Lay out the records, from the first line through the line containing "5.12 metres", as a Markdown table with a Row column numbering each line and a Line column giving the line itself, leaving out blank lines.

-- -- --

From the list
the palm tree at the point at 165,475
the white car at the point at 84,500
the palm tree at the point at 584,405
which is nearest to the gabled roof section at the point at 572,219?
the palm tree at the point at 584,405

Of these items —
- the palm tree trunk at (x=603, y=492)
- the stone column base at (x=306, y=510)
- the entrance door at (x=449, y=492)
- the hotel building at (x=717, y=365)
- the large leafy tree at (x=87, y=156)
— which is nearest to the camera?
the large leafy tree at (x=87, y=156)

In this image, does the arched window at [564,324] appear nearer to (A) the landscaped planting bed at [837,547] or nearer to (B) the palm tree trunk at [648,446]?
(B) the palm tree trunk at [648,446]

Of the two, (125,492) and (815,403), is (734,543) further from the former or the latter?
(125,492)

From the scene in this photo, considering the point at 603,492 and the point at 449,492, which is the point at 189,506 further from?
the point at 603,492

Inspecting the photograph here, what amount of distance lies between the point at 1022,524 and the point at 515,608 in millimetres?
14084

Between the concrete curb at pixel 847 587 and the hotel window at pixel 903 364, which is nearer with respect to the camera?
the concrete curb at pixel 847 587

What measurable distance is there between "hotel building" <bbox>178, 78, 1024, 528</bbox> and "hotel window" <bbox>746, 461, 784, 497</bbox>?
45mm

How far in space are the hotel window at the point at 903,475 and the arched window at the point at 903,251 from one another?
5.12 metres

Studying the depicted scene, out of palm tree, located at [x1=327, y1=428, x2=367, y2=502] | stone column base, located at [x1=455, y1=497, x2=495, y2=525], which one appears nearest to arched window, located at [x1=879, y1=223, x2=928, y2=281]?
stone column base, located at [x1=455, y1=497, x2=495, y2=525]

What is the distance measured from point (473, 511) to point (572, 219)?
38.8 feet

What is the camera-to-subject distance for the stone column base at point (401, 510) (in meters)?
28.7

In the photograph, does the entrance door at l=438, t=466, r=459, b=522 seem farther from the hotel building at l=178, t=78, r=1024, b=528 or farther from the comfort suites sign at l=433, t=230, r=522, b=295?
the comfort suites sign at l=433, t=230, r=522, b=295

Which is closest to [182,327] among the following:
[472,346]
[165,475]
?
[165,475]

-- -- --

### Answer to this problem
| Row | Line |
|---|---|
| 1 | From the list |
| 2 | the palm tree at the point at 165,475 |
| 3 | the white car at the point at 84,500 |
| 4 | the palm tree at the point at 584,405 |
| 5 | which is nearest to the gabled roof section at the point at 572,219? |
| 6 | the palm tree at the point at 584,405 |
| 7 | Of these items — |
| 8 | - the palm tree trunk at (x=603, y=492) |
| 9 | - the stone column base at (x=306, y=510) |
| 10 | - the entrance door at (x=449, y=492) |
| 11 | - the hotel building at (x=717, y=365) |
| 12 | - the large leafy tree at (x=87, y=156) |
| 13 | — which is nearest to the camera? |
| 14 | the large leafy tree at (x=87, y=156) |
| 15 | In this image, does the arched window at [564,324] appear nearer to (A) the landscaped planting bed at [837,547] or nearer to (B) the palm tree trunk at [648,446]? |
| 16 | (B) the palm tree trunk at [648,446] |
| 17 | Of the two, (125,492) and (815,403), is (734,543) further from the former or the latter? |
| 18 | (125,492) |
| 19 | From the scene in this photo, considering the point at 603,492 and the point at 449,492, which is the point at 189,506 further from? |
| 20 | the point at 603,492 |
| 21 | Inspecting the photograph here, what amount of distance lies between the point at 1022,524 and the point at 515,608 in millimetres? |
| 22 | 14084 |
| 23 | Between the concrete curb at pixel 847 587 and the hotel window at pixel 903 364, which is nearer with respect to the camera? |
| 24 | the concrete curb at pixel 847 587 |
| 25 | What measurable distance is there between "hotel building" <bbox>178, 78, 1024, 528</bbox> and "hotel window" <bbox>746, 461, 784, 497</bbox>? |
| 26 | 45mm |
| 27 | How far in space are the hotel window at the point at 903,475 and the arched window at the point at 903,251 from one another? |
| 28 | 5.12 metres |